Nel 2025 Agea ha erogato complessivamente oltre 10 miliardi di euro, segnando un incremento del 24,8% rispetto all’anno precedente. Dal 2023 a oggi, il totale delle risorse immesse nel sistema primario dall’Agenzia ha raggiunto oltre 15 miliardi di euro.

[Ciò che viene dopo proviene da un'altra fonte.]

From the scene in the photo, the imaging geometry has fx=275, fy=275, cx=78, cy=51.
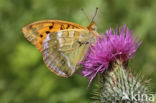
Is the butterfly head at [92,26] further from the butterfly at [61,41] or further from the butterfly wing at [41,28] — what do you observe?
the butterfly wing at [41,28]

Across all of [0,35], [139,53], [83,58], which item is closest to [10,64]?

Lo riferisce l’agenzia presentando il suo secondo Annual Report. L’agricoltura si conferma così un’infrastruttura strategica fondamentale per il Paese, con un valore complessivo del sistema agroalimentare che supera i 700 miliardi di euro, contribuendo per circa il 15% al PIL nazionale. In questo scenario, Agea evolve da mero ente erogatore a infrastruttura pubblica strategica, garantendo stabilità finanziaria e competitività internazionale a un comparto che detiene la leadership europea per valore aggiunto agricolo (oltre 44 miliardi di euro).

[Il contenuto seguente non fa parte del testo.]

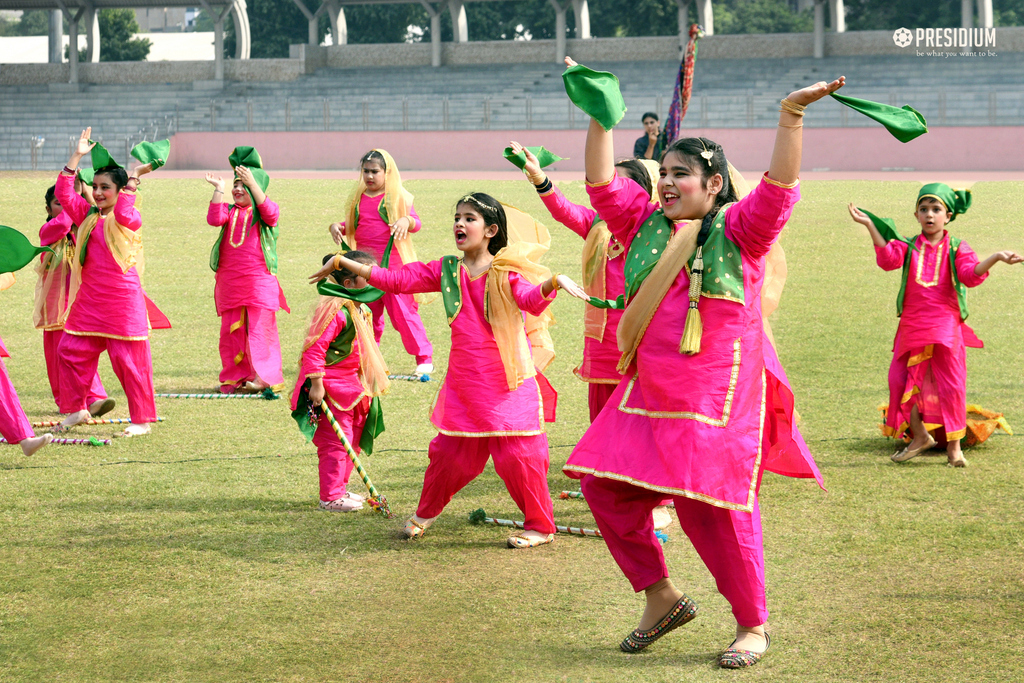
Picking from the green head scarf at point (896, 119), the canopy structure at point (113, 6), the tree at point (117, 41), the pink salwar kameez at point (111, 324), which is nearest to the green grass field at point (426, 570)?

La crescita delle erogazioni di Agea nel 2025 ha interessato trasversalmente tutti i principali strumenti di sostegno: FEASR (Sviluppo Rurale): oltre 5,1 miliardi di euro (+35,2% rispetto al 2024). FEAGA (Aiuti diretti): 4,4 miliardi di euro (+10,8% rispetto al 2024). Aiuti agli indigenti: 182 milioni di euro (+63,4% rispetto al 2024). Aiuti nazionali: 241 milioni di euro (+141% rispetto al 2024). L’Agenzia ha inoltre azzerato il rischio di disimpegno automatico dei fondi europei per lo Sviluppo Rurale 2014-2022, con un utilizzo delle risorse superiore al 99%. Come evidenziato dal Direttore di Agea, Fabio Vitale “la ‘nuova metrica’ messa in campo da Agea non riguarda semplicemente quanto si paga, ma come e quando si paga. Il vero indicatore di performance è la qualità del servizio: tempestività, prevedibilità e affidabilità. Non è più l’agricoltore che deve adattarsi alla complessità burocratica, bensì un’Amministrazione capace di anticiparne i bisogni, trasformando il dato in una leva di governo e in un asset strategico per la competitività del sistema Paese”. E, continua Vitale, “è sempre più evidente come ogni pagamento effettuato e ogni controllo eseguito contribuiscano concretamente alla tutela del Made in Italy e alla sovranità digitale nazionale. Siamo pronti a guidare la transizione verso una PAC post-2027 più accessibile e basata sui dati, mettendo l’innovazione al servizio della dignità del lavoro e della resilienza delle nostre imprese”.